| Package home | Report new bug | New search | Development Roadmap | Status: Open | Feedback | All | Closed Since Version 1.1.0RC2 |
| Bug #9638 | Double calls to decrypt() method with same key do not reinitialize the _P array | ||
|---|---|---|---|
| Submitted: | 2006-12-16 17:42 UTC | ||
| From: | chad dot wagner at gmail dot com | Assigned: | mfonda |
| Status: | Closed | Package: | Crypt_Blowfish (version 1.1.0RC1) |
| PHP Version: | 4.3.11 | OS: | Linux |
| Roadmaps: | (Not assigned) | ||
[2006-12-16 17:42 UTC] chad dot wagner at gmail dot com
(Chad Wagner)
Description:
------------
Error is thrown when double calls are made to decrypt:
Reason appears to be in Crypt/Blowfish/PHP.php that keyHash is static in setKey.
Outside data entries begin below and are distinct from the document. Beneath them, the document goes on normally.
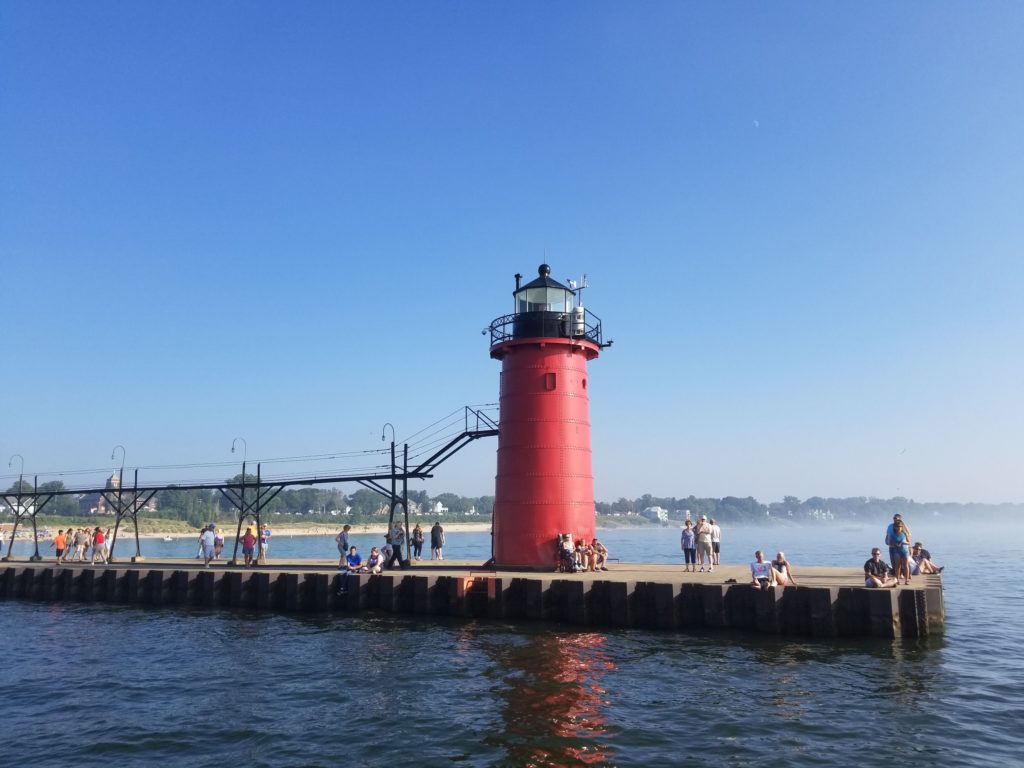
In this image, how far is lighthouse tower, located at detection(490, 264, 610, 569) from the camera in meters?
24.8

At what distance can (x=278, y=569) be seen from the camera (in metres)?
26.8

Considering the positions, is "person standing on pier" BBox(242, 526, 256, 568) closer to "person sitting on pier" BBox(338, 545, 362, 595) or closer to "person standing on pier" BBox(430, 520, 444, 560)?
"person sitting on pier" BBox(338, 545, 362, 595)

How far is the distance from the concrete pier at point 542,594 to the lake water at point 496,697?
751mm

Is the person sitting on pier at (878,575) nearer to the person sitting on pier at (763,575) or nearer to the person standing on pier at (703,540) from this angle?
the person sitting on pier at (763,575)

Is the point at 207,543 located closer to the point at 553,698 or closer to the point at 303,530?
the point at 553,698

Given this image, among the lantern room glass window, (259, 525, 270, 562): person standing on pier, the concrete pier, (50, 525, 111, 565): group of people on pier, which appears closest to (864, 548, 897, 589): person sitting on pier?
the concrete pier

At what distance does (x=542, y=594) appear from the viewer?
2133cm

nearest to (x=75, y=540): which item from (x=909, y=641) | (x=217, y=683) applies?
(x=217, y=683)

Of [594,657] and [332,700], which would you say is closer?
[332,700]

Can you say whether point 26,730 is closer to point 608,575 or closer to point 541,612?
point 541,612

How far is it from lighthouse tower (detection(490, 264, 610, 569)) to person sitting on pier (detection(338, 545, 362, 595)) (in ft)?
15.4

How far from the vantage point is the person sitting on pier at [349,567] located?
2378 centimetres

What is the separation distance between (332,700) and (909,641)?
45.2ft

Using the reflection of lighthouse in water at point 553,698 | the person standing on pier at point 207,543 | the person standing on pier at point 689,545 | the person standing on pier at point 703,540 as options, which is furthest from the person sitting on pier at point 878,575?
the person standing on pier at point 207,543
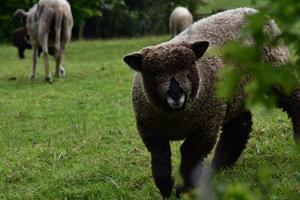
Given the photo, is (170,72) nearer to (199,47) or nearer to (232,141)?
(199,47)

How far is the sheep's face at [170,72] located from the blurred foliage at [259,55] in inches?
114

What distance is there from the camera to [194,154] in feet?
15.7

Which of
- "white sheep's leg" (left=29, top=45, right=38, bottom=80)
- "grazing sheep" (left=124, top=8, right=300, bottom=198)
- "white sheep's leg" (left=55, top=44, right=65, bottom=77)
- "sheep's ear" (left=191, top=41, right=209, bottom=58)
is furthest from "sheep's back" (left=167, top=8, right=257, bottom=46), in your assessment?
"white sheep's leg" (left=29, top=45, right=38, bottom=80)

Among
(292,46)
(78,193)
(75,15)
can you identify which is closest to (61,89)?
(78,193)

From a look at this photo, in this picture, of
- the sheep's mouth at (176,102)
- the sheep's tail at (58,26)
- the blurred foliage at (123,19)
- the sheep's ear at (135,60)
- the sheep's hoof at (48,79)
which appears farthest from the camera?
the blurred foliage at (123,19)

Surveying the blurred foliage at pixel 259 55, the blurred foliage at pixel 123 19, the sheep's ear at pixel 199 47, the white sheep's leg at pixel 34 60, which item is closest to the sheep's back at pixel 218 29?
the sheep's ear at pixel 199 47

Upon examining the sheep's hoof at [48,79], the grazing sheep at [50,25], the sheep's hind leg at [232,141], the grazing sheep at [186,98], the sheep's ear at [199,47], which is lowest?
the sheep's hoof at [48,79]

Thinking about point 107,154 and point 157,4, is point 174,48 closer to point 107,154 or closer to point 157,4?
point 107,154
Moving $keyHash to a class variable appears to solve the issue.
Test script:
---------------
$key = 'blahblah';
$iv = 'halbhalb';
require_once ('Crypt/Blowfish.php');
$c =& Crypt_Blowfish::factory ('cbc', null, null, CRYPT_BLOWFISH_PHP);
$c->setKey ($key, $iv);
$val = base64_encode ($c->encrypt('cool'));
echo $val . "\n";
$c->setKey ($key, $iv);
echo $c->decrypt(base64_decode ($val)) . "\n";
$c =& Crypt_Blowfish::factory ('cbc', null, null, CRYPT_BLOWFISH_PHP);
$c->setKey ($key, $iv);
echo $c->decrypt(base64_decode ($val)) . "\n";
Expected result:
----------------
W2UjbYSOVo8=
cool
cool
Actual result:
--------------
W2UjbYSOVo8=
cool
Object
Comments
[2006-12-17 18:18 UTC] chad dot wagner at gmail dot com
Here is a patch, basically moved keyHash to a class variable.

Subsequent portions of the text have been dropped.